If there are any questions, I love answering supercharger inquiries. Of course I'm a bit biased toward positive displacement superchargers because I'm a huge fan of all that low-end torque. 

By the way, here's another one, which I had nearly forgotten about, but it's also an EXCELLENT thread about positive displacement vs centrifugal superchargers, lots of great answers and opinions.
http://www.gtoforum.com/showthread.php?t=5170&highlight=supercharger


----------



## Guest (Mar 7, 2006)

If you want to look at forced induction, there are basically 3 choices.

You have a roots supercharger, a twin screw supercharger, 
and a centrifugal supercharger (powered either by a belt, or by the exhaust, also know as a turbo).

For myself, I will be going with a twin screw supercharger. It depends on what you want though...I want something that will have great power in the midrange of the band and will not have any lag between when I hit the pedal and when she gets up and goes.

Here are a couple of articles on the subject:

http://autospeed.drive.com.au/cms/A_2474/article.html

http://www.superchargersonline.com/content.asp?ID=76


----------



## baron_iv (Nov 17, 2005)

He's not going to be able to post back for weeks because he'll spend the entire time reading all the posts and articles we've sent him to.
I can't believe this, but you and I AGREE on something Shea. I'll also be going with either roots or twin-screw. There's no substitute for that low-mid RPM torque/horsepower.
The last vehicle that I put a positive displacement supercharger onto actually GAINED 2-3 miles per gallon. The truck no longer thad to shift down when going up large hills, it would just power on up at 2000-2500 RPM, which saved a lot of gas over having to shift down and ramping the RPMs up to 4000-5000. It also allowed me to do some HELLACIOUS burnouts.


----------



## Guest (Mar 7, 2006)

baron_iv said:


> I can't believe this, but you and I AGREE on something Shea. I'll also be going with either roots or twin-screw. There's no substitute for that low-mid RPM torque/horsepower.
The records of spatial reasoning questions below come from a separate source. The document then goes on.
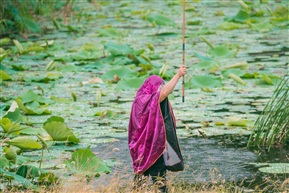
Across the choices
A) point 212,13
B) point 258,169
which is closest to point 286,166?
point 258,169

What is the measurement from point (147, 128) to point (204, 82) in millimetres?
3480

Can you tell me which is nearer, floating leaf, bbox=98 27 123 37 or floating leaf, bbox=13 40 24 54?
floating leaf, bbox=13 40 24 54

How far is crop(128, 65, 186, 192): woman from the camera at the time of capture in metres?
4.68

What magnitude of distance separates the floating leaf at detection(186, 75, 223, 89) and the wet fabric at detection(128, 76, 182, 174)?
3.28 meters

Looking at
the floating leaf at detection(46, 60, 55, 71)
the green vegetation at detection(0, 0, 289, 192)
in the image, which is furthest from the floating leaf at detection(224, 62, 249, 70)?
the floating leaf at detection(46, 60, 55, 71)

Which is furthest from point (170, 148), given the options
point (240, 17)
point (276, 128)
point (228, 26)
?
point (240, 17)

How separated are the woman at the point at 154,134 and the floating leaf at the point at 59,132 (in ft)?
3.23

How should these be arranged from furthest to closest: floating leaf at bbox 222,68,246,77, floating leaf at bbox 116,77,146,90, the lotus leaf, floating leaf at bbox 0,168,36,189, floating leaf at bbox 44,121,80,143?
1. floating leaf at bbox 222,68,246,77
2. floating leaf at bbox 116,77,146,90
3. floating leaf at bbox 44,121,80,143
4. the lotus leaf
5. floating leaf at bbox 0,168,36,189

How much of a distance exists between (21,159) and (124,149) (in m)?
0.95

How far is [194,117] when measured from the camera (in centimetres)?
686

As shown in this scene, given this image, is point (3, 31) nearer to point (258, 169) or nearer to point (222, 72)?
point (222, 72)

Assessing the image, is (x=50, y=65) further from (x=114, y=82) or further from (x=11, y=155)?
(x=11, y=155)

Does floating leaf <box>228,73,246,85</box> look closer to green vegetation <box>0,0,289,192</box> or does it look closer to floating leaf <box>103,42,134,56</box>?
green vegetation <box>0,0,289,192</box>

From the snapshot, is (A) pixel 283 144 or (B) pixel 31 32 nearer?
(A) pixel 283 144
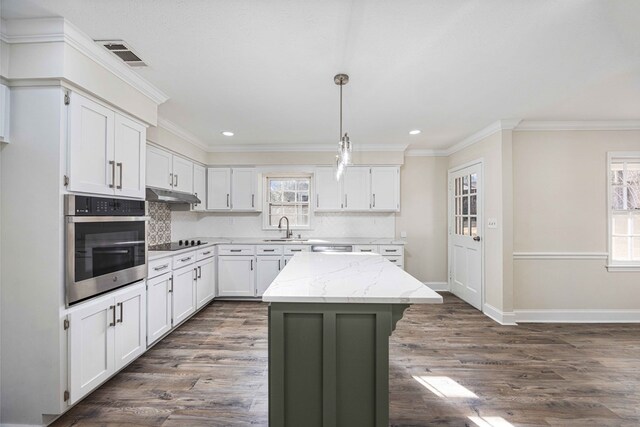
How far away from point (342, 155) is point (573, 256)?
338cm

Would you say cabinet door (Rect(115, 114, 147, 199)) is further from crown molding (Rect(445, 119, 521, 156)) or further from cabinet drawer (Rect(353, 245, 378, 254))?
crown molding (Rect(445, 119, 521, 156))

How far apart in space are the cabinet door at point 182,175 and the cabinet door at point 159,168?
0.30 ft

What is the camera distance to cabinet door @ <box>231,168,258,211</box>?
4.57 meters

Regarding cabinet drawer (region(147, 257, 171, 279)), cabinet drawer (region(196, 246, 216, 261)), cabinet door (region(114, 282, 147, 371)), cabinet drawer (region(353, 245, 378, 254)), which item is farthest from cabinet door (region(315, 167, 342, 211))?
cabinet door (region(114, 282, 147, 371))

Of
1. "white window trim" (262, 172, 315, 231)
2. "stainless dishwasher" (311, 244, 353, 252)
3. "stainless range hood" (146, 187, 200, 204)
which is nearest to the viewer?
"stainless range hood" (146, 187, 200, 204)

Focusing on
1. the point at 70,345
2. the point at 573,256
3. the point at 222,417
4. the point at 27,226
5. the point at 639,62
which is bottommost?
the point at 222,417

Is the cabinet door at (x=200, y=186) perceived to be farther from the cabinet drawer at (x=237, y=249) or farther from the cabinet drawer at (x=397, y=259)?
the cabinet drawer at (x=397, y=259)

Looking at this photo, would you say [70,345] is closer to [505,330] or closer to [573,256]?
[505,330]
Out of curiousity, why would you go with roots instead of twin screw?

They are more inefficient no matter how you look at it.


----------



## baron_iv (Nov 17, 2005)

The reason I went with roots on my last vehicle is that the twin screw wasn't available. 
There was only one place where I could get the supercharger, and then only one kind.


----------



## Guest (Mar 7, 2006)

baron_iv said:


> The reason I went with roots on my last vehicle is that the twin screw wasn't available.
> There was only one place where I could get the supercharger, and then only one kind.


Sucky. And please, I'm not trying to tout the Stang again, but that's one thing I love, the wide variety of aftermarket parts to choose from...I already know of at least 3 each roots, twin screw, centri, and turbos available for the new Stang.


----------



## baron_iv (Nov 17, 2005)

We have all three available for the GTO as well. However, the Mustang parts have been quicker to market than the 05 GTO parts, I suspect that's because of the sheer number of them. 
I can get any part that I want for the GTO though, I just may have to look a bit harder than you. :seeya:


----------